Trade Names: Xeljanz
Drug Class: Janus-associated kinase (JAK) inhibitor, targeted synthetic DMARD
Preparations: 5 mg tablet
Dose: 5 mg twice a day; reduce to 5 mg daily in moderate or severe renal impairment, moderate hepatic impairment, or interacting drugs that inhibit its metabolism
Indications: Moderate to severe active RA in adults
Mechanism of Action: Inhibit JAKs 1, 2 and 3 thus decreasing activation of the signal transducer and activator of transcription (STAT) pathway affecting lymphocyte differentiation and inflammation.
Contraindications: Hypersensitivity, untreated tuberculosis or other opportunistic infections, sepsis, active infections, chronic localized or recurrent infections, severe hepatic impairment, other strong immunosuppressants
Precautions: Increased risk of serious infections including TB and fungal. Exclude latent or active TB with a skin test or TB blood test (interferon-gamma release assays or IGRA). Caution in debilitated or high risk of infection or GI perforation. Exclude hepatitis B or C infection. Avoid live virus vaccines and BCG. Do not use with biologics or strong immunosuppressants (e.g., azathioprine, cyclosporine, tacrolimus, cyclophosphamide). Do not initiate therapy in patients with lymphocyte count <500 /mm3, neutrophil count <1000 cells/mm3, or hemoglobin <9 g/dL.
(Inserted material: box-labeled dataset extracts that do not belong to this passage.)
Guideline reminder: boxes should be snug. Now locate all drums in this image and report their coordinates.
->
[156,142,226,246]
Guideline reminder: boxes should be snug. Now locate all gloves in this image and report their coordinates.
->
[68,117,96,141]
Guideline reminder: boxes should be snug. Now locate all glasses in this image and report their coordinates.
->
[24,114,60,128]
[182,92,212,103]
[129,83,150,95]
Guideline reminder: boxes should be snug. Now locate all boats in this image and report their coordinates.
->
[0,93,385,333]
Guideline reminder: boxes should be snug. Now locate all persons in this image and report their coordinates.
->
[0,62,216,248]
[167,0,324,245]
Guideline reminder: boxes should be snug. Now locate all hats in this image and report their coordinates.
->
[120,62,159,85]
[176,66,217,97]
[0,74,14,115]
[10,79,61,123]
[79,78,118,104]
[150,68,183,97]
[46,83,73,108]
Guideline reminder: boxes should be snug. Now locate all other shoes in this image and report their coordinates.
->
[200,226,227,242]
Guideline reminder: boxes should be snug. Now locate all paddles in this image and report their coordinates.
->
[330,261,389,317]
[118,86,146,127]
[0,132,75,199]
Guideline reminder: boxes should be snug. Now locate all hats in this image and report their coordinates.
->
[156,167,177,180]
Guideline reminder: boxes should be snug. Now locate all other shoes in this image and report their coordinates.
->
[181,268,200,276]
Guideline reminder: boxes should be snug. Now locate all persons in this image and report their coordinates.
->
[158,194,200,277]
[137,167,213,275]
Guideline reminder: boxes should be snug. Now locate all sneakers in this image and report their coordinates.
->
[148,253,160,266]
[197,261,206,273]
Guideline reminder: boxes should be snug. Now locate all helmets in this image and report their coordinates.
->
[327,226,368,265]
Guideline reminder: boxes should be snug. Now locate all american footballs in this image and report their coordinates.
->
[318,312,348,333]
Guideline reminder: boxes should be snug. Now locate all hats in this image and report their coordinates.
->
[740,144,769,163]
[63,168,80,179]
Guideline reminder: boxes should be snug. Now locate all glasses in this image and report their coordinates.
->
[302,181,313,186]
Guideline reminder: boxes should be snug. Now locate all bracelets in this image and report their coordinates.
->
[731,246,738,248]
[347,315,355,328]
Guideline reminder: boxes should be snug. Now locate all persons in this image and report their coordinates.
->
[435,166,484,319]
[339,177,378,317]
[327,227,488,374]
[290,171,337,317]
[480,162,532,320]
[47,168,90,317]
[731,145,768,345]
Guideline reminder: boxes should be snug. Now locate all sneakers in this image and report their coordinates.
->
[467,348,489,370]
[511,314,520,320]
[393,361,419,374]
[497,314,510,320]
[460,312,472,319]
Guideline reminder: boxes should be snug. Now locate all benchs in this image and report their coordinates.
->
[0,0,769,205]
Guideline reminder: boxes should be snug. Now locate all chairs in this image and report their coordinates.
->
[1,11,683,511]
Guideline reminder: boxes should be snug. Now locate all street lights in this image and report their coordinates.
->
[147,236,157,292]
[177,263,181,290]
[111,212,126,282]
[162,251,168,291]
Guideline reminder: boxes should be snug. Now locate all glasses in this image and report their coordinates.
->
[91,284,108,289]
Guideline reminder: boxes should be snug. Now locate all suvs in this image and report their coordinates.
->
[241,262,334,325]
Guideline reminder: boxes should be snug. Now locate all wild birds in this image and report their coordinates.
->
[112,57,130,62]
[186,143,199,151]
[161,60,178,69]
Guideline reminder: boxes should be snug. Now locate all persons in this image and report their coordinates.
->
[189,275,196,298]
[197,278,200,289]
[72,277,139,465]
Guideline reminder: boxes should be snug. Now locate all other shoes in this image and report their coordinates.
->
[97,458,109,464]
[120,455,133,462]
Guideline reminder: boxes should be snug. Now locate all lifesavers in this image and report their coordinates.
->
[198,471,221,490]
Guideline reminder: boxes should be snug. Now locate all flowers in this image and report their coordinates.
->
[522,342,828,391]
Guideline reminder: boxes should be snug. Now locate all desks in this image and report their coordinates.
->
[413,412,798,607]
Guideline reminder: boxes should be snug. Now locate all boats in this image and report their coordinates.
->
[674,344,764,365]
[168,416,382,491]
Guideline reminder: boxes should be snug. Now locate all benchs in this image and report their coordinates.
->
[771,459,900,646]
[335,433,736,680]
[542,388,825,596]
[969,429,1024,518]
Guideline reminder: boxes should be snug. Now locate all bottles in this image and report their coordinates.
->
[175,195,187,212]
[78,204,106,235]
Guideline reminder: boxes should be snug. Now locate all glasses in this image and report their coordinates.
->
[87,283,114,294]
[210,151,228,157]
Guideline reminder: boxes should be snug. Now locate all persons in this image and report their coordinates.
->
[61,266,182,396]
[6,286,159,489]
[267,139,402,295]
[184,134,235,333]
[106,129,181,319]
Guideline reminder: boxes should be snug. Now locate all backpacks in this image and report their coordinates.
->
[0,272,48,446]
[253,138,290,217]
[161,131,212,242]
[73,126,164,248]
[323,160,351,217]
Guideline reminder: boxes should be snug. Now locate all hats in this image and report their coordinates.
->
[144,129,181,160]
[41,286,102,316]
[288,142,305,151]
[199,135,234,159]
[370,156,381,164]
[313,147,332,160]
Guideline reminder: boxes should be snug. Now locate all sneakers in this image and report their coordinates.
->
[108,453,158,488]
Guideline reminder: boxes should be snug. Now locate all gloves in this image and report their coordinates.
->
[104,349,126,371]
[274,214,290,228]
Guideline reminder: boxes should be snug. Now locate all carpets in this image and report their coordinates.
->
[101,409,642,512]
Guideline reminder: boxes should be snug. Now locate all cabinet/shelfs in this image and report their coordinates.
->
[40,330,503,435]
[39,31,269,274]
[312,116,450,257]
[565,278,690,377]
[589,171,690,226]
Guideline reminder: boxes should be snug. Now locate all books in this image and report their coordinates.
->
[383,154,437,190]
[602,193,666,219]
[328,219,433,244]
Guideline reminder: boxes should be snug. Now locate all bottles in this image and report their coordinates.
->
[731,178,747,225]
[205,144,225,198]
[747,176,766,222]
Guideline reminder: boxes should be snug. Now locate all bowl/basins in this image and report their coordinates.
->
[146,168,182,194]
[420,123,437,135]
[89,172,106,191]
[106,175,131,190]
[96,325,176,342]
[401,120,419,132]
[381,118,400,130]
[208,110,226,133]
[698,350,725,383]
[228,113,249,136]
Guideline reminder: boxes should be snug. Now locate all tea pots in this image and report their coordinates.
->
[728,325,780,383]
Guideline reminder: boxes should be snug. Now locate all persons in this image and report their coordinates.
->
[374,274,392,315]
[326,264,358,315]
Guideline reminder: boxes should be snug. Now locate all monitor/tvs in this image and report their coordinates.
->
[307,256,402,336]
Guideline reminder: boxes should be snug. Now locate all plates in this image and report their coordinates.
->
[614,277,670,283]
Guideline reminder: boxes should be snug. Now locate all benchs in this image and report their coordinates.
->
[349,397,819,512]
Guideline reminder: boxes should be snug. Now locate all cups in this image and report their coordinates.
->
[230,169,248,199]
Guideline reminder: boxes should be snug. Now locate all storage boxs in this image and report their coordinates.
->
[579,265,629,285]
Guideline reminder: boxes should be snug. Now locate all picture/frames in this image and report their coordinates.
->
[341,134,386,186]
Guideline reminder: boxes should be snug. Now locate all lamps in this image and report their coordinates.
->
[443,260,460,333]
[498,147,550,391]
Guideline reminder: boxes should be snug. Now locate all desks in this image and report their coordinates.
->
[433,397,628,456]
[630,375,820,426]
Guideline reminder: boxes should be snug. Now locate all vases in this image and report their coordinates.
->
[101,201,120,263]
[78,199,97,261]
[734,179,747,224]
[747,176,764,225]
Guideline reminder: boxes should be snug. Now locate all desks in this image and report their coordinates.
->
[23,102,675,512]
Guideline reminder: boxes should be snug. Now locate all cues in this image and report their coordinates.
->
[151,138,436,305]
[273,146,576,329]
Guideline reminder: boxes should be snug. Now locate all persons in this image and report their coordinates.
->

Monitoring: Monitor clinically for infection. CBC with diff and platelet count, LFTs and creatinine at baseline, after 4-8 weeks and every 3 months thereafter; check lipids at 4-8 weeks and periodically. Discontinue if lymphocyte count <500/mm3 or neutrophil count <500 cells/mm3. Interrupt therapy if neutrophil count 500-1000 /mm3 until ANC count >1000. Interrupt therapy if hemoglobin decreases more than 2 g/dL or is <8 g/dL. After therapy started, additional TB testing may be indicated for individuals likely to have exposure to TB.
Pregnancy Risk: C
Common: Diarrhea, upper respiratory infections, increased LDL cholesterol
Less common: Neutropenia, anemia, lymphopenia, increased creatinine, elevated liver enzymes, allergy, infection (bacterial and viral (zoster) but also opportunistic infections such as tuberculosis, cryptococcosis and fungal).
Rare: Lymphoma, cancer, GI perforation
Drug Interactions: Do not use with biologics or strong immunosuppressants (e.g., azthioprine, cyclosporine, tacrolimus, cyclophosphamide).
Increased tofacitinib levels: CYP4503A inhibitors (strong inhibitors include clarithromycin, telithromycin, ketoconazole, itraconazole, nefazodone and many HIV drugs; moderate inhibitors include aprepitant, diltiazem, verapamil, erythromycin, fluconazole, posaconazole, voriconazole, grapefruit juice)
Decreased tofacitinib concentrations: Potent CYP4503A inducers (e.g., rifampin) should be avoided.
Patient Instructions: Avoid live virus vaccines. Avoid pregnancy. Notify physician for fever or infection.
Comments: In RA patients on background methotrexate, tofacitinib and adalimumab resulted in approximately equal responses. Patients start to respond quickly, usually within 4–6 weeks but maximum response may take 4-6 months. Combined therapy with MTX is more effective than either drug alone. Long term safety data are limited.
Clinical Pharmacology: Half-life is 3 hours, hepatic metabolism by CYP4503A4 and renal excretion.